Other students across the province face even tougher crises, added Echlin, citing reports of students who have lost access to mental health services.
She hopes back-to-work measures will lead to mediation and a positive outcome for striking college workers.
The strike is also an unwelcome interruption for Steph Merkley, 35, who is studying in the mental wellness and addictions program.
“I just want to be back in class. It took me 17 years to get here, so I would like to be back,” said Merkley.
The strike is causing other kinds of disruptions in students’ lives, added fellow mental wellness and addictions student Maddie Thompson, 19.
“We pay to be there, so we’re losing money every day,” said Thompson.
“There’s a lot of students who cannot go home because they’re from other provinces and other countries,” she added.
“We’re just in limbo; we don’t know anything,” added Echlin.
Nick Morrow, 19, is supposed to be studying at the Brockville campus through the Community Integration through Co-operative Education (CICE) program.
“I’m in my first year and I want to get back to class and not see my first year go down the toilet,” he said.
The two sides are at odds about what the union is calling an imbalance of precarious and part-time work, job security and academic freedom.
The College Employer Council said its latest offer includes a 7.75 per cent salary increase over four years, improved benefits – including extended pregnancy and parental leave, and a $500 increase in coverage for paramedical services – and measures to address concerns regarding part-time faculty.
Staff for Clark, a Progressive Conservative MPP, spoke to the Brockville protesters.
In a telephone interview from Queen’s Park, Clark said: “I’m proud of them for taking a stand.”
“Myself and my caucus, we’ve been calling on the government to take a more hands-on approach right from the start,” added Clark.

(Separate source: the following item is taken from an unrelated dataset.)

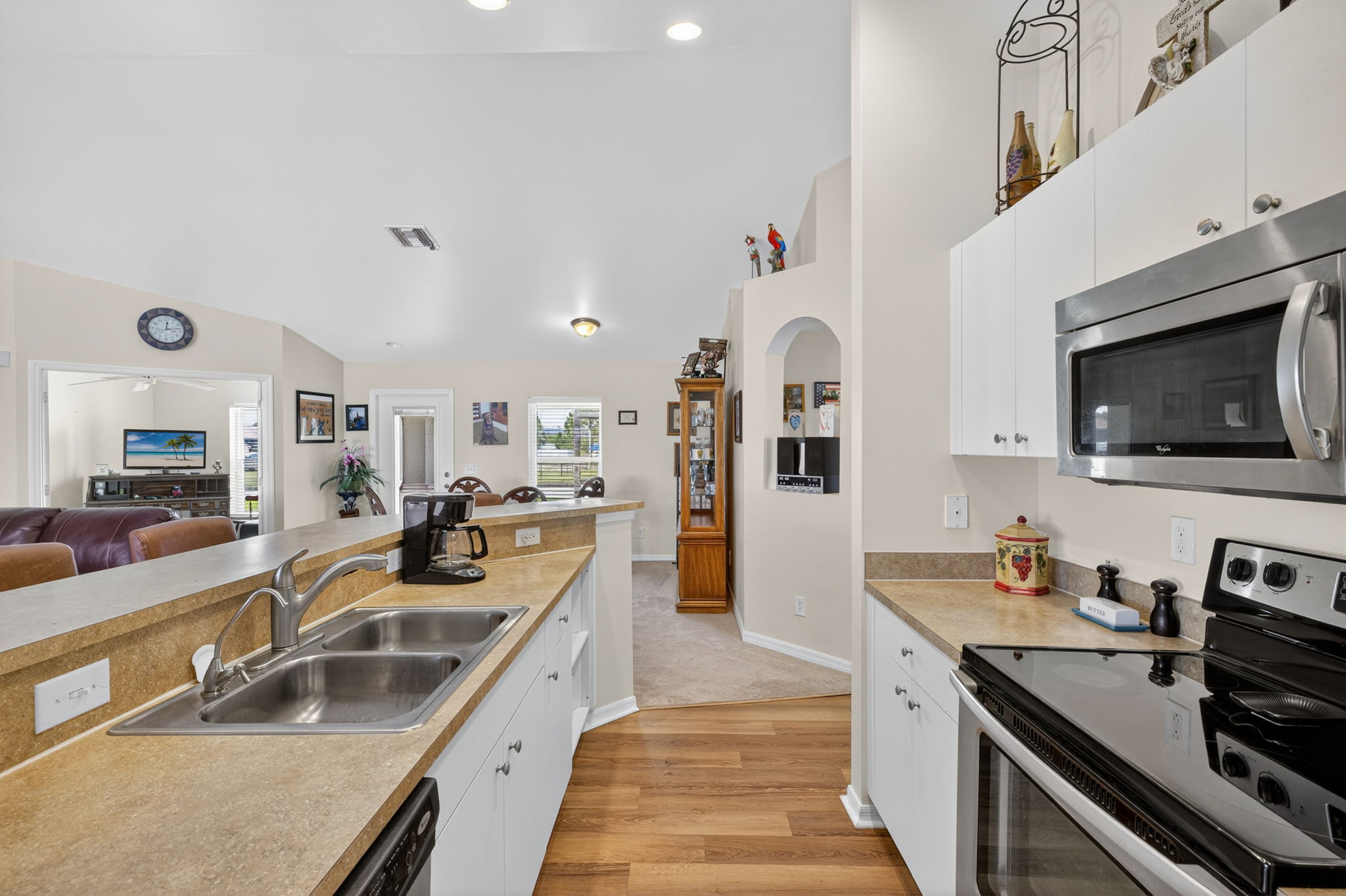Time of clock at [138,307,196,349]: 12:13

The local MPP said he asked the premier about what contingency plans are in place to save the semester and had received no assurances so far.
“That lack of answer is fuelling anxiety and stress levels felt by the students,” added Clark.
In an email to The Recorder and Times, Tanya Blazina, a spokeswoman for the Ministry of Advanced Education and Skills Development, said the government’s focus has, from the start, been on the students.
“That’s why the Minister is requiring that colleges establish a dedicated fund with all the savings from the strike. The fund will be used to support students who have experienced financial hardships as a result of the strike,” she added.
“Faculty are voting on the employer’s final offer through the independent Ontario Labour Relations Board beginning today and continuing throughout the week. We now need to let that process unfold,” Blazina continued.
I just want to be back in class. It took me 17 years to get here, so I would like to be back,” Steph Merkley
From left, Nick Morrow, Kourtney Kelly and Kristen Echlin take part in a protest outside Leeds-Grenville MPP Steve Clark's office on Tuesday.